Aanvankelijk, voor zoover ik kan nagaan, zal de Visser wel niet hebben vermoed, dat deze nieuwe studie hem persoonlijk weldra naar het verre Oosten zou voeren. De dingen waren echter anders beschikt. De behoefte werd gevoeld aan een nieuwe kracht bij den tolkendienst in Japan, en de Visser werd den 28sten April 1904 benoemd tot leerling-tolk bij Harer Majesteit's Gezantschap te Tokyo. Zoo opende zich een nieuw vooruitzicht. Het getuigt van zijn grooten werklust, dat hij er niet tegenop zag om, na de voltooiing van zijn klassieke studiën, niet alleen met het Chineesch te beginnen, maar daarna het Japansch van meet af aan te gaan leeren, en dat wel, in de eerste jaren, hoofdzakelijk voor het practisch mondeling en schriftelijk gebruik. Wel was zijn reeds aangevangen Chineesche studie hem hierbij een voortreffelijke basis, maar toch stelde het Japansch met zijn eigen
| |
| |
grammatica en tallooze bijzondere moeilijkheden zware eischen aan een man die reeds de dertig naderde. Een bijzonder goed spreker van de taal is hij nooit geworden; daarvoor was hij te veel boekenman en was zijn verblijf in Japan feitelijk nog te kort, terwijl de gesproken taal vele ingewikkelde en onregelmatige vormen vertoont, waarmede alleen lange praktijk grondig vertrouwd kan maken.
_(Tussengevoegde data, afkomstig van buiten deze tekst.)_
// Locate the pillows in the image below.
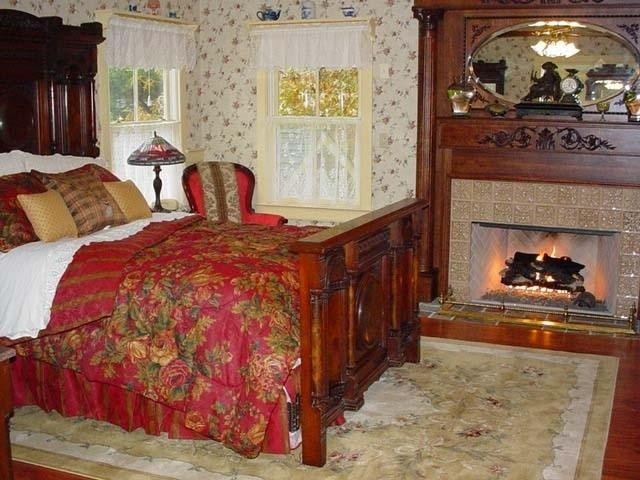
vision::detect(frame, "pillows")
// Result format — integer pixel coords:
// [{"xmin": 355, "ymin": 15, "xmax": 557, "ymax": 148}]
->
[{"xmin": 0, "ymin": 148, "xmax": 153, "ymax": 253}]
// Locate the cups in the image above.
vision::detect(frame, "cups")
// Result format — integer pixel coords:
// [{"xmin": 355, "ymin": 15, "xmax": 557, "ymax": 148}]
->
[
  {"xmin": 623, "ymin": 90, "xmax": 640, "ymax": 123},
  {"xmin": 447, "ymin": 74, "xmax": 480, "ymax": 115}
]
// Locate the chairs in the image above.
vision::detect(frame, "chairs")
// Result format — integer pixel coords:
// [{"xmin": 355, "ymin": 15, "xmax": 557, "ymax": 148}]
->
[{"xmin": 182, "ymin": 161, "xmax": 288, "ymax": 225}]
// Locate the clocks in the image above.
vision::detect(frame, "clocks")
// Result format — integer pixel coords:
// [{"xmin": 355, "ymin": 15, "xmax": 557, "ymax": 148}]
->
[{"xmin": 558, "ymin": 69, "xmax": 584, "ymax": 104}]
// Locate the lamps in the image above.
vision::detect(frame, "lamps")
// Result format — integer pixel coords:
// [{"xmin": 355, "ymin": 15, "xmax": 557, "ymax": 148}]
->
[
  {"xmin": 127, "ymin": 130, "xmax": 185, "ymax": 213},
  {"xmin": 529, "ymin": 31, "xmax": 580, "ymax": 58}
]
Vóór zijn vertrek huwde hij met Theodora Aurelia Goossens. Uit dit huwelijk werd één zoon geboren.
In Japan, aan het Gezantschap, was hij spoedig ‘de geleerde’. Het mondaine leven trok hem niet aan; het gelukkigst voelde hij zich zeker als hij er op uit kon tijgen en ergens in een echt Japansche omgeving, een huisje in de bergen, of een tempel, kon studeeren. Heel veel gelegenheid tot directe observatie van het volksleven heeft hij blijkbaar niet gehad. Wel ging zijn belangstelling terstond uit naar het folkloristische, doch boeken waren zijn bron meer dan eigen waarneming. In dit opzicht was hij een echt classicistisch gevormd man.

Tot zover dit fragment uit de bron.